→ EXERCISE SET:
A: Copy a passage from the breathing article word for word. Begin at the words "But the researchers" and stop after the words "were being processed.".
B: In the breathing article, rewrite the paragraph beginning "The breathing research at Northwestern began" as a short bulleted list that keeps its main facts.
C: According to the breathing article, why could the faster breathing that comes with panic help the brain? Answer in one to three sentences.

Breathing is a simple activity that we do thousands of times a day.

But medical research show the way you breathe can affect your memory and also influence your heart and other organs. Now, there are many different meditation systems that incorporate “systematic deep breakthing.” Yoga is an obvious one, but there are others.

I want to talk about a particular breathing technique today – and I wouldn’t call it another variant of meditation. This is something quite different. It’s easy to do, and studies have validated that it can improve your recall and brain function by way of a simple tweak to the way you usually breathe.

In a study at Northwestern University, researchers found that during a quick observation of an object – such as a person’s face – you can more effectively remember that object later if you see it while inhaling instead of exhaling.

I told you this was simple, didn’t I?

The study also showed that people can differentiate emotions on an observed face faster if they perform the activity while inhaling.1

But these types of benefits only occur if you inhale through your nose. It doesn’t happen if you breathe in through your mouth. Seriously. I’m just repeating what the experiment showed.

“One of the major findings in this study is that there is a dramatic difference in brain activity in the amygdala (the brain’s emotional center) and hippocampus (memory center) during inhalation compared with exhalation,” says researcher Christina Zelano, Ph.D., who teaches neurology at Northwestern’s Feinberg School of Medicine. “When you breathe in, we discovered you are stimulating neurons in the olfactory cortex (which processes information about odors), amygdala and hippocampus, all across the limbic system.”

The brain’s limbic system is a part of the brain that is involved in emotions, memory and motivation.

The breathing research at Northwestern began when the scientists were analyzing electrical activity in the brains of people with epilepsy who were undergoing brain surgery. Electrodes were implanted before the surgery to identify the areas of the brain that were the origins of epileptic seizures.

But the researchers discovered that the recorded electrical signals reflected brain activity that closely coordinated with breathing. And the activity was occurring in the brain locales where memory, emotions and odors were being processed.

When the researchers went on to study other people’s breathing, they found that when you panic and breathe faster, you mostly increase your inhalation time – an action that puts your breathing and thinking into hyper-drive.

“If you are in a panic state, your breathing rhythm becomes faster,” says Dr. Zelano. “As a result, you’ll spend proportionally more time inhaling than when in a calm state. Thus, our body’s innate response to fear with faster breathing could have a positive impact on brain function and result in faster response times to dangerous stimuli in the environment.”

→ GIVEN DATA:
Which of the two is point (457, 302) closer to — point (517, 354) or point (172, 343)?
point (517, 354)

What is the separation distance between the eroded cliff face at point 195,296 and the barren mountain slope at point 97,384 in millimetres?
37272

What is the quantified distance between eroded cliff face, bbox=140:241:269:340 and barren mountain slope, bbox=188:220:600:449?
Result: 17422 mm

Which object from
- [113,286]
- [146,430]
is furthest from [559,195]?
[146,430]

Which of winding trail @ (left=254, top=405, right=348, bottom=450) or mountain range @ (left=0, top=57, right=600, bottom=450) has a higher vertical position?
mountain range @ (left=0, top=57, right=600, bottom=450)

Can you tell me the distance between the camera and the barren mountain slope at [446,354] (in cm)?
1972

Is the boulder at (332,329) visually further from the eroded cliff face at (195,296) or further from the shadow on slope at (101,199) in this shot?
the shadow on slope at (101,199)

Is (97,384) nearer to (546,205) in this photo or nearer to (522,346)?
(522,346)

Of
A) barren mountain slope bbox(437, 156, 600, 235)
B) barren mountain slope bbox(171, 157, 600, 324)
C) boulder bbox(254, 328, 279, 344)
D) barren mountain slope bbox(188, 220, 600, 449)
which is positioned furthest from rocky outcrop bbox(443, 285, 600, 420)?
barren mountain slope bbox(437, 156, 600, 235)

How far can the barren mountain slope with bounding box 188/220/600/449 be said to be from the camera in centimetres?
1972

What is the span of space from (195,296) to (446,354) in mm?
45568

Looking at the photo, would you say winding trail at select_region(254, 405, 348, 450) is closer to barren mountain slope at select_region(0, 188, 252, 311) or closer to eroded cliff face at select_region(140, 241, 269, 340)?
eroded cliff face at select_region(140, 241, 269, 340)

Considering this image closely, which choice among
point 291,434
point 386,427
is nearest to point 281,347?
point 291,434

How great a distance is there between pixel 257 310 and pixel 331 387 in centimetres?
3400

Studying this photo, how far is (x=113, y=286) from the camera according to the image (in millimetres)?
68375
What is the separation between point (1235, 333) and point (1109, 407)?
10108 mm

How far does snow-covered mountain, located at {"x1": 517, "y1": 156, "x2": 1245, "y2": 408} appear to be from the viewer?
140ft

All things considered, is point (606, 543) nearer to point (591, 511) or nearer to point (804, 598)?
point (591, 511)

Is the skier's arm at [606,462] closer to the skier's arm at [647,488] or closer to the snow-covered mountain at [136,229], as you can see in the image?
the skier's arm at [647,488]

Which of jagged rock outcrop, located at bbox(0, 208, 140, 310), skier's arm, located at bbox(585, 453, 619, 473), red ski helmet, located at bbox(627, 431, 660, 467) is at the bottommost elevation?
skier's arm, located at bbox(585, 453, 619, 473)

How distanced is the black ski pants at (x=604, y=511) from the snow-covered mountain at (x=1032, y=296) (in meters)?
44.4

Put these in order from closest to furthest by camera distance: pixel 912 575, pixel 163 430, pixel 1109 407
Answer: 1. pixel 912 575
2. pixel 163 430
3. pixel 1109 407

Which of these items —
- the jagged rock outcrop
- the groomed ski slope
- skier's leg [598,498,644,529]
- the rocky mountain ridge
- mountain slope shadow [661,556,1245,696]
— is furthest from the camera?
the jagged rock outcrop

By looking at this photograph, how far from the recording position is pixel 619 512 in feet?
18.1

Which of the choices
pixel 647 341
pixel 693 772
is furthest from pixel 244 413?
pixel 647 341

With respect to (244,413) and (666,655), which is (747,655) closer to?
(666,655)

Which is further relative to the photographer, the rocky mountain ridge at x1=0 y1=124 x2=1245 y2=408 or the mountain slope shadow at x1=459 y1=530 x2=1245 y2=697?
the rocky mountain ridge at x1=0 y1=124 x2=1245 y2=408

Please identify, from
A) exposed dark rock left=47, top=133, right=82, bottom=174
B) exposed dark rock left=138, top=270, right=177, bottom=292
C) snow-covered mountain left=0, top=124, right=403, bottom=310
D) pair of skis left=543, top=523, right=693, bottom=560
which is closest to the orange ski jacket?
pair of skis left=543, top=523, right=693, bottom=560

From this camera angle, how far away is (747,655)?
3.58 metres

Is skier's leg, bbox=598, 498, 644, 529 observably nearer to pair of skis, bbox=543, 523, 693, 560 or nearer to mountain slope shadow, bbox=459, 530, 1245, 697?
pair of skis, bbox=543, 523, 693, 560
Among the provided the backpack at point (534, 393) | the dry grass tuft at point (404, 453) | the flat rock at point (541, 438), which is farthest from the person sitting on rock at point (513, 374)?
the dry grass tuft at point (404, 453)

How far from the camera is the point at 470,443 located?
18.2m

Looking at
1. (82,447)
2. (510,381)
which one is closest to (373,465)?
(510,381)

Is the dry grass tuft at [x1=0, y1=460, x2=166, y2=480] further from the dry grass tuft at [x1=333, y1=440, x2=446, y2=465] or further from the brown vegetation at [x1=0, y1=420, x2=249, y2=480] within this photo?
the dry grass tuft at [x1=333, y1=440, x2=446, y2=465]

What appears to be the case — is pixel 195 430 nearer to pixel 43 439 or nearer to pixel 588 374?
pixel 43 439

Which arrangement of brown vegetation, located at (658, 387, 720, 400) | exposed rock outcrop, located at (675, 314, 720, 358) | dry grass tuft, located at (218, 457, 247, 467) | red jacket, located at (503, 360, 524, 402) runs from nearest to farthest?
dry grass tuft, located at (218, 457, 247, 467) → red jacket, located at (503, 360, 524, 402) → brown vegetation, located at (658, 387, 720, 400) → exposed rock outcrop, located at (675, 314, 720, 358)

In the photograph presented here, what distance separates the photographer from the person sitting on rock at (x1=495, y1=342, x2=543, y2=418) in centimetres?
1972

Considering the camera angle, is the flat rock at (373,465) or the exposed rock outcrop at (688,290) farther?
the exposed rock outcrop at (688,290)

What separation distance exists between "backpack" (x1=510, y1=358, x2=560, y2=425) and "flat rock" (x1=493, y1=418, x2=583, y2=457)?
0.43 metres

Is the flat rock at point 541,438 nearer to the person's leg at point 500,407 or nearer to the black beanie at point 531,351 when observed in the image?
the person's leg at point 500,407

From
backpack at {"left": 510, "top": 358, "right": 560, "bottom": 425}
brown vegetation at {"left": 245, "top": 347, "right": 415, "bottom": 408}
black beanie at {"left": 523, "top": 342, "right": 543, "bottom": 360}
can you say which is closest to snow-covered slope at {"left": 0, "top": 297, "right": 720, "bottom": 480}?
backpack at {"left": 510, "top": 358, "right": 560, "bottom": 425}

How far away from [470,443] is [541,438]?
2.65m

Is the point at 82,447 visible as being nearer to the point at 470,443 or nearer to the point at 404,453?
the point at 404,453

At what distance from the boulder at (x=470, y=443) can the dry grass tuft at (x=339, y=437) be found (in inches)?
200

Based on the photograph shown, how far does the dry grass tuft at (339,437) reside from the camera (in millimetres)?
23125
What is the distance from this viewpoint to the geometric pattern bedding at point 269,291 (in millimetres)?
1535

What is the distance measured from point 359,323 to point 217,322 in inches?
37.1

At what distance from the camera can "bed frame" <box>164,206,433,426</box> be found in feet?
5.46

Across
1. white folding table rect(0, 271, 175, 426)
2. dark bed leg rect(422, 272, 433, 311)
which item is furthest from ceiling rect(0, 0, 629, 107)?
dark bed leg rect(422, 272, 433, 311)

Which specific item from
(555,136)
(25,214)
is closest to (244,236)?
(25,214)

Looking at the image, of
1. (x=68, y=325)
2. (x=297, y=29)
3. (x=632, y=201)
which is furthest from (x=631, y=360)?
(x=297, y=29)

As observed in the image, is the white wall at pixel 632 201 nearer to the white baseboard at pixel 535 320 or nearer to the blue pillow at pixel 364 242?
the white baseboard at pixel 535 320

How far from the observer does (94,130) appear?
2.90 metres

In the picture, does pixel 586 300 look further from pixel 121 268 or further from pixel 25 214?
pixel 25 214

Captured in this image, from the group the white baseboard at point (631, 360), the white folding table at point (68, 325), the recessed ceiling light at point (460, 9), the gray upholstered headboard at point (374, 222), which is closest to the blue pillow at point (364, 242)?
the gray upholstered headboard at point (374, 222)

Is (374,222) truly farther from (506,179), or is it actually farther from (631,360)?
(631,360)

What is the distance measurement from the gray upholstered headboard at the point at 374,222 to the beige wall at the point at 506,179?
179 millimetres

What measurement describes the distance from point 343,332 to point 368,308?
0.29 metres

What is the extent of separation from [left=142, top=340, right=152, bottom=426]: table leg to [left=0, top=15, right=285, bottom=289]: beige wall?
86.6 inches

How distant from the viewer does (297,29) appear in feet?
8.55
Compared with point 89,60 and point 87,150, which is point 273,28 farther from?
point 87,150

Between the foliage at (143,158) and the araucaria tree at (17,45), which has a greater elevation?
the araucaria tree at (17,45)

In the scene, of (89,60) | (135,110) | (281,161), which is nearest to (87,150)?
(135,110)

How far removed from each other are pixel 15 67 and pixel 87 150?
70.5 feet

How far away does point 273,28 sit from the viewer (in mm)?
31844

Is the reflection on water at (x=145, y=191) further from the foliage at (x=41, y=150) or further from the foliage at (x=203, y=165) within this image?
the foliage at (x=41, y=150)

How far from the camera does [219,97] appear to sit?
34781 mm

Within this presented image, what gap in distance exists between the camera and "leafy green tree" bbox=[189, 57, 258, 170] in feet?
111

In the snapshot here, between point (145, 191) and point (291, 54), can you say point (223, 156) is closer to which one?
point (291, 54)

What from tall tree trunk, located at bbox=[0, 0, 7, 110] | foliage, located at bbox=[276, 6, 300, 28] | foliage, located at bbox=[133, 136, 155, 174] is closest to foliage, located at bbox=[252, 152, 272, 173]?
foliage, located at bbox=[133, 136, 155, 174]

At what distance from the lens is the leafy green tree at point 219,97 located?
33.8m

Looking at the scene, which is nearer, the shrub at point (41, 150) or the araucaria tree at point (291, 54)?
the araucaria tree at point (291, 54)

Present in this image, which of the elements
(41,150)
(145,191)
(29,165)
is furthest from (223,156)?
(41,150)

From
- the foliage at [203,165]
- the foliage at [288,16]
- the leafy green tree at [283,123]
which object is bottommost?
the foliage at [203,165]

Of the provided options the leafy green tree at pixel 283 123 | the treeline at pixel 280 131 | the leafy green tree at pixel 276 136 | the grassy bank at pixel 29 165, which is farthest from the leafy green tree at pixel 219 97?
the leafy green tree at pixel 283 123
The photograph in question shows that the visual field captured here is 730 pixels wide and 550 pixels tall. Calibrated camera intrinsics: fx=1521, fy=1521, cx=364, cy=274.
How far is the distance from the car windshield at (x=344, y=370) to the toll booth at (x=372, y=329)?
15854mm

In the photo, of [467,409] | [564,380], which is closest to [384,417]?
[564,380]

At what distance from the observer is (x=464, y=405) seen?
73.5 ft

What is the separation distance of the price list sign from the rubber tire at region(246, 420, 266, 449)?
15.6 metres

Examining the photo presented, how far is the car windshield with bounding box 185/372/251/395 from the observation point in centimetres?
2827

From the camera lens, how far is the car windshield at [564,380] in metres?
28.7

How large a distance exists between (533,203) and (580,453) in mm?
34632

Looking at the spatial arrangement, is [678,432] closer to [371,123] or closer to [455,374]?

→ ANSWERS FOR THIS EXERCISE:
A:
But the researchers discovered that the recorded electrical signals reflected brain activity that closely coordinated with breathing. And the activity was occurring in the brain locales where memory, emotions and odors were being processed.

B:
- The Northwestern breathing research started while scientists were studying electrical activity in the brains of people with epilepsy who were having brain surgery.
- Electrodes were implanted before surgery to find the brain areas where the seizures started.

C: When you panic and breathe faster, you spend proportionally more time inhaling than when you are calm, which puts your breathing and thinking into hyper-drive. Dr. Zelano says this could have a positive impact on brain function and lead to faster response times to dangerous stimuli in the environment.